*EXERCISE OBJECTIVE*. Swap every "firefighter" in the records below for "rescue worker", and leave everything else unchanged.

*DATASET ENTRIES*.
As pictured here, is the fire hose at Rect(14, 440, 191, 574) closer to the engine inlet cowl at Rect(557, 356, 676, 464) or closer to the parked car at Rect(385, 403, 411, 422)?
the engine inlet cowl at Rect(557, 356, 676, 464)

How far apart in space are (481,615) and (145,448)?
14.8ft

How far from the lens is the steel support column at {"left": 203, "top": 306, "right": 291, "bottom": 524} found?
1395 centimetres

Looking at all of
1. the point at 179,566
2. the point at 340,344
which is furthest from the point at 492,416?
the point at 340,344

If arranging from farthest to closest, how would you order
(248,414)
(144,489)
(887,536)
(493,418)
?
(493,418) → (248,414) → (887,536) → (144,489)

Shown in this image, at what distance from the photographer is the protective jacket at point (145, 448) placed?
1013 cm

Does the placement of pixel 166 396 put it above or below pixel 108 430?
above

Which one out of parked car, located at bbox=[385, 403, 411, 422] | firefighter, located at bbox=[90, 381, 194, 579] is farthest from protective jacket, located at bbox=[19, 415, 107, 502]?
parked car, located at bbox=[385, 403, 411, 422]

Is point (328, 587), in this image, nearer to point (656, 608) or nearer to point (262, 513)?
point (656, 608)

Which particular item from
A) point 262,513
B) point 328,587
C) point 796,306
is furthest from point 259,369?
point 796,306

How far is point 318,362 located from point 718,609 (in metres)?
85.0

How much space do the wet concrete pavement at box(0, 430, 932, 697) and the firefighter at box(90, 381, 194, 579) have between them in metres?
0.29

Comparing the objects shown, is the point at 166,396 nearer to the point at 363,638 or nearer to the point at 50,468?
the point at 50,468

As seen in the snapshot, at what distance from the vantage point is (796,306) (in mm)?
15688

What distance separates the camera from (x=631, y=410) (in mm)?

*THE ANSWER*.
As pictured here, is the fire hose at Rect(14, 440, 191, 574) closer to the engine inlet cowl at Rect(557, 356, 676, 464) or closer to the parked car at Rect(385, 403, 411, 422)?
the engine inlet cowl at Rect(557, 356, 676, 464)

How far apart in space are (481,615) and (145,448)?
14.8ft

How far from the lens is the steel support column at {"left": 203, "top": 306, "right": 291, "bottom": 524} found?
1395 centimetres

Looking at all of
1. the point at 179,566
2. the point at 340,344
which is furthest from the point at 492,416?
the point at 340,344

If arranging from farthest to closest, how would you order
(248,414)
(144,489)
(887,536)
(493,418)
?
(493,418) → (248,414) → (887,536) → (144,489)

Shown in this image, at what distance from the photographer is the protective jacket at point (145, 448) placed?
1013 cm

Does the placement of pixel 166 396 put it above or below pixel 108 430?
above

Which one out of parked car, located at bbox=[385, 403, 411, 422] | rescue worker, located at bbox=[90, 381, 194, 579] is farthest from protective jacket, located at bbox=[19, 415, 107, 502]?
parked car, located at bbox=[385, 403, 411, 422]

Is point (328, 587), in this image, nearer to point (656, 608) or nearer to point (262, 513)?
point (656, 608)

Which particular item from
A) point 262,513
B) point 328,587
C) point 796,306
is furthest from point 259,369?
point 796,306

How far is point 318,362 located from point 718,609 (in metres)?
85.0

How much space do the wet concrete pavement at box(0, 430, 932, 697) and the rescue worker at box(90, 381, 194, 579) have between them in metres?
0.29

Comparing the objects shown, is the point at 166,396 nearer to the point at 363,638 or nearer to the point at 50,468?
the point at 50,468

As seen in the snapshot, at what distance from the vantage point is (796,306) (in mm)?
15688

What distance separates the camera from (x=631, y=410) (in mm)?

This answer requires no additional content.